ロコモとは「運動器の障害により移動機能が低下した状態」と定義され、具体的には、骨、関節、軟骨、椎間板、筋肉、神経系などの運動器に生じる障害によって、「立つ」「歩く」という日常生活に支障を来した状態を指す。

ロコモティブ(Locomotive)とは英語で「運動の」という意味だが、「継続的な応援」というニュアンスも含まれていて、年齢を経ることに否定的な意味合いを持ち込まないように、この言葉を選んだとされる。運動器の健康は人間の健康の根幹であるという考えがその背景にある。

平均寿命が80歳を超える日本において、運動器を寿命まで健康に保つことは非常に難しくなってきている。人間が運動器をこれほど長期間使用し続ける時代はこれまでになかったからだ。人類が経験したことのない超高齢化社会を見据えて、運動器を長持ちさせて、いつまでも元気に自分の足で歩ける「健康寿命」を延ばしていくことの重要性は、いくら説いても足りないほどだ。

「健康寿命」とは「健康上の問題で日常生活が制限されることなく生活できる期間」を示し、現在は「平均寿命」と約10年間の差があるとされる。

2013年度の国民生活基礎調査によると、要支援・要介護の主な原因は、脳血管疾患18.5%、認知症15.8%、高齢による衰弱13.4%、骨折・転倒11.8%、関節疾患10.9%、脊髄損傷2.3%となっている。骨折・転倒、関節疾患、脊髄損傷を合わせて運動器疾患とすると合計25.0%となり、運動器疾患は要支援・要介護の原因の第1位に躍り出る。
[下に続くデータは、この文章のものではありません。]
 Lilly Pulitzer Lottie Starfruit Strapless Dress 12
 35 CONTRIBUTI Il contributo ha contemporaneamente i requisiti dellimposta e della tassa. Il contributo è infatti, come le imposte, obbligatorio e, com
特に女性は、更年期に差しかかり、卵巣から分泌される女性ホルモンであるエストロゲンが減少すると、骨密度が減少して骨がもろくなり、骨粗鬆症になりやすい。エストロゲンには骨の吸収を抑えて形成を促す作用があり、骨の健康を守っているからだ。

このため、エストロゲンという強力な後ろ盾がなくなる閉経以降の女性は、「ロコモ」のリスクが増していく。ちょっと転倒したり、予期せぬ負荷がかかっただけで、背骨(脊椎)や手首(橈骨遠位端)、腕の付け根(上腕骨)、足の付け根(大腿骨)などを骨折しやすくなるのだ。
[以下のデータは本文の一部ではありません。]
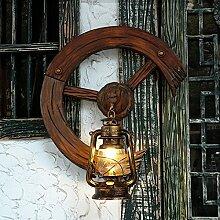 Mediterrane Bar antike Laterne Retro kreative Cafe Restaurant Dekoration Villa Rad Wand Lampe Licht 550 * 660 mm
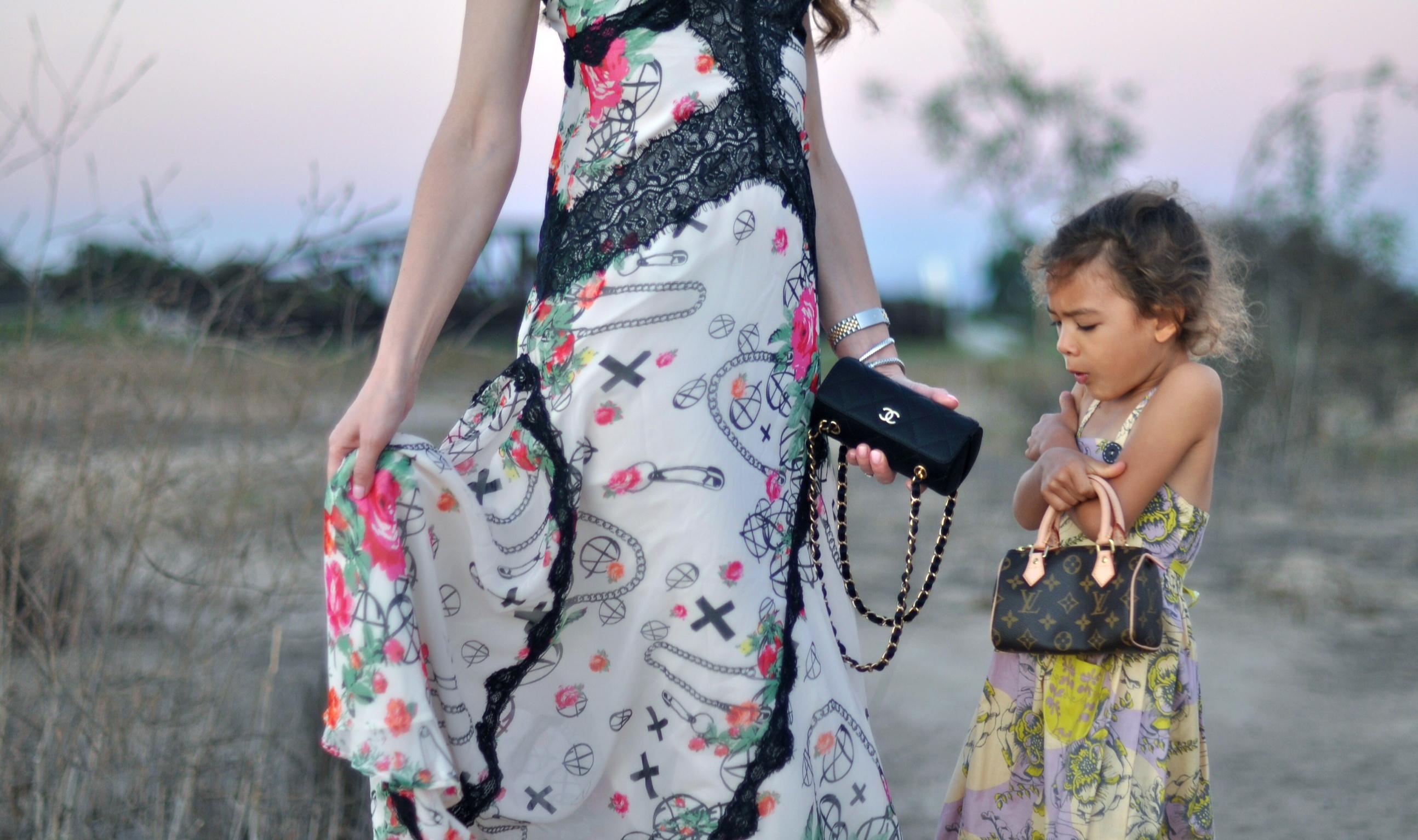 Chanel handbag, Louis Vuitton Handbag, fashion blogger, nasty gal dress, Manolo Blahnik shoes, H & M earrings, Dior Sunglasses, Moxie & Mabel dress, haute hippie sweater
なかでも頻度が高く、かつ深刻なのが大腿骨頸部骨折である。ここを骨折すると立てなくなり、寝たきりとなるからだ。いったん寝たきりになると、その後の生活の質(Quality of Life=QOL)が著しく低下して、自立した生活が困難となり、要支援・要介護に至る。

超高齢化社会において「健康寿命」を延ばしていくためにも、骨粗鬆症は決して軽視してはならないのである。

しかし、過度の心配は無用だ。骨粗鬆症は心がけ次第で十分に予防ができ、発症してもリカバリーが可能だからだ。日頃から食事と運動に気を配ってみよう。骨粗鬆症は更年期の「障害」ではなく、日々の努力次第で予防も改善も可能な「生活習慣病」として捉えるべき疾患なのである。